Once she had completed her own preparation, Abramson, who previously worked at LCT on LaChiusa’s Bernarda Alba, turned her attention to the actors in the rehearsal room. “My job,” she said, “is to assess what each individual needs and provide help in the process.”

Aiding Abramson with these goals is her professional background. “I’ve logged many more hours as an accompanist than as a conductor,” she said. “And I’ve played the piano for lots and lots of auditions. This helps me work with performers to address what they’re nervous about. I try to get into their shoes and inside their heads.”

Abramson grew up in suburban Detroit and started piano lessons at the age of four, “because my older brother was doing it and I wanted to do what he did.” She added: “My piano teacher was very insightful.
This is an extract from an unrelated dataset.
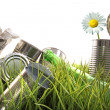 Trash, empty cans and bottles in grass -  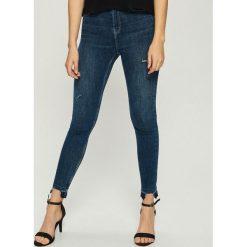 Jeansy skinny z wysokim stanem - Granatowy. Niebieskie spodnie z wysokim stanem marki Sinsay, z jeansu. Za 79,99 zł.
She told me that I was destined to be a coach and accompanist not a solo performer.” Abramson didn’t take that advice completely to heart until later, when she didn’t get an acting part in a show and ended up as its music director. 

“That was the first time I was taking care of someone other than myself, and I found that very satisfying.” Like LaChiusa – like most theater adepts – she finds immense satisfaction in collaborating. “If you don’t enjoy the process of working with others you probably won’t enjoy a career in this art form.”

Abramson has high praise for all nine musicians with whom she works on Anuncia. If she made special mention of David W. Hodges, who plays the bandoneon, a type of concertina, it is in part because of the rarity of being able to work with such an instrumentalist. “There aren’t many bandoneon players in the world,” she said, “so I’m enjoying having the chance to work with one. It’s an instrument very associated with the tango. And since the tango inflects this show in so many ways it’s wonderful to have a bandoneon as part of it.”

How does Abramson feel about being back in the Mitzi E. Newhouse space, where Bernarda Alba happened in 2006? “I am very happy here. The acoustic is very alive. I realized that fact one day while sitting in the theater during the rehearsal period and understanding every word of what a couple of people were talking about on the other side of the house. You have to be mindful of what you say here.”

A conductor in a standard orchestra pit can watch actors head-on during a performance. For Anuncia, Abramson and the other musicians perform in the rear of the stage, above the playing area. “Because I can’t see the actors directly,” Abramson said, “I have to rely on what I have observed in the rehearsal room – about how they move and how they breathe. I have to bring a very detailed memory of all this to the performance every night.” She added: “It’s especially important with a score as complex and seamless and beautiful as The Gardens of Anuncia. It's a challenge for me but also a pleasure.”

Brendan Lemon is a freelance journalist in New York.